Collection approach
Data is sourced from public, primary records: official APIs and bulk downloads from federal, state, and judicial agencies; non-profit data archives; and verifiable journalism. Where a record originates from multiple sources, we prefer the source closest to the underlying government filing.
Source hierarchy
- Primary government records (FEC, congress.gov, court PACER/CourtListener, agency dockets, official disclosures).
- Recognized non-profit aggregators that publish their methods (OpenStates, CourtListener, GovTrack, Public Citizen).
- Established investigative outlets with documented sourcing.
- Derived measures computed by VigilData, clearly labeled as such.
Update frequency
Update cadence varies by dataset. Frequently changing datasets (votes, trades, donations) are refreshed on scheduled cron jobs; slower-moving reference data (member biographies, committee assignments) is refreshed less often. Each dataset surface shows its last-verified date when available.
Scoring overview
Where VigilData computes derived signals (e.g. Accountability Risk Scan, Donor Influence Signals), the score reflects documented relationships, timing, spending patterns, and statistical associations across primary records. Scores are intended as research aids, not legal findings.
Known limitations
- Public records can be late, redacted, or partial.
- State-level coverage is being expanded and is labeled Coming soon where data is incomplete.

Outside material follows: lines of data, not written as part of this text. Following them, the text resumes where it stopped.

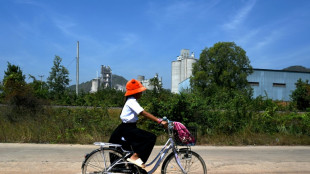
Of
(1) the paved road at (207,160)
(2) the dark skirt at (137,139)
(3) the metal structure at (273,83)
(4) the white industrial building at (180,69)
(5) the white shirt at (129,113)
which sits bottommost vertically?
(1) the paved road at (207,160)

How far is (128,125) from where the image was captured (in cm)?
423

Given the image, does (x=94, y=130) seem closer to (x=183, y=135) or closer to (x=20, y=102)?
(x=20, y=102)

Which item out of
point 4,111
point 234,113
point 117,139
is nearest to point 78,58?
point 4,111

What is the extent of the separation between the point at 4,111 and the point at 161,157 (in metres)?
10.8

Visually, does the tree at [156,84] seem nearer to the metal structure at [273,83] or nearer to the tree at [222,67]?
the tree at [222,67]

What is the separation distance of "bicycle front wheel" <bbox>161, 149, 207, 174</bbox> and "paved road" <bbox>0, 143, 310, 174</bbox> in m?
1.58

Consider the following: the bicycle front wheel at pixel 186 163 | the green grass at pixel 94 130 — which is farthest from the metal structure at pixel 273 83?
the bicycle front wheel at pixel 186 163

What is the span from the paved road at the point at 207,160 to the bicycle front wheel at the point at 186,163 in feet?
5.18

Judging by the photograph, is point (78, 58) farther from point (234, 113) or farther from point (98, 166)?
point (98, 166)

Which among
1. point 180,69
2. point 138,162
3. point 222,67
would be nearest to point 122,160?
point 138,162

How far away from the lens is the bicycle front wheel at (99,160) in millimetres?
4207

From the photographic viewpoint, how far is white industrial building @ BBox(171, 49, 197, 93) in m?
70.1

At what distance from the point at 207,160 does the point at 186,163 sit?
2.74 metres

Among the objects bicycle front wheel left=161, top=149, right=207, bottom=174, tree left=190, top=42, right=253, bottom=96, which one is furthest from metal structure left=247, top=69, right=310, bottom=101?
bicycle front wheel left=161, top=149, right=207, bottom=174
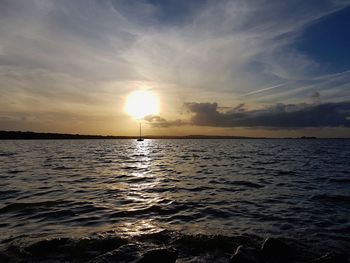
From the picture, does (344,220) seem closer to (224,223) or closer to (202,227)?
(224,223)

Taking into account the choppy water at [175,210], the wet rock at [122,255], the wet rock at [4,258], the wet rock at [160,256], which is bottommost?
the choppy water at [175,210]

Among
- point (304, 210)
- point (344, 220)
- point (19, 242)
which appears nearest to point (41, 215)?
point (19, 242)

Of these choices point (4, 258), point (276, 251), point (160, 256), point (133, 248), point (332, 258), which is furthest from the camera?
point (133, 248)

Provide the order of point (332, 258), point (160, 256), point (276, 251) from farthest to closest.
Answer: point (276, 251) → point (332, 258) → point (160, 256)

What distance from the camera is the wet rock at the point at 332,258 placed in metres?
8.65

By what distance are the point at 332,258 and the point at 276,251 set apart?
1.53 meters

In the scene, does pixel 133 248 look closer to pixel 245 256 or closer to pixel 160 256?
pixel 160 256

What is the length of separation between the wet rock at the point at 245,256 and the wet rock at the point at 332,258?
5.32ft

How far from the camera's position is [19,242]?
9.91 metres

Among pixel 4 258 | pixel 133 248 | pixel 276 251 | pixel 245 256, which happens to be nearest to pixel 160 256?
pixel 133 248

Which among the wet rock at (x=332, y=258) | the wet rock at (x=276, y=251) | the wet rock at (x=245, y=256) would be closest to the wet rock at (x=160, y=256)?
the wet rock at (x=245, y=256)

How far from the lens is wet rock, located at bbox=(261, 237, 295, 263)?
8.82 meters

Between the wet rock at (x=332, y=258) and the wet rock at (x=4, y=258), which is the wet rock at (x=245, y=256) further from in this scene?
the wet rock at (x=4, y=258)

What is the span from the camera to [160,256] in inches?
333
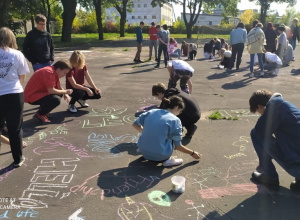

- Judicial filings and ethics disclosures are surfaced where electronically available.
Human review
Editorial features, label changes, and methodology updates are reviewed by humans. Algorithmic flags from AI-assisted scans are not published as final claims without verification against primary sources.
AI disclosure
Some research-aid features use large-language-model assistance (the “AI Watchdog” tools). These features are clearly labeled, include confidence indicators where possible, and direct readers to the primary sources they reference.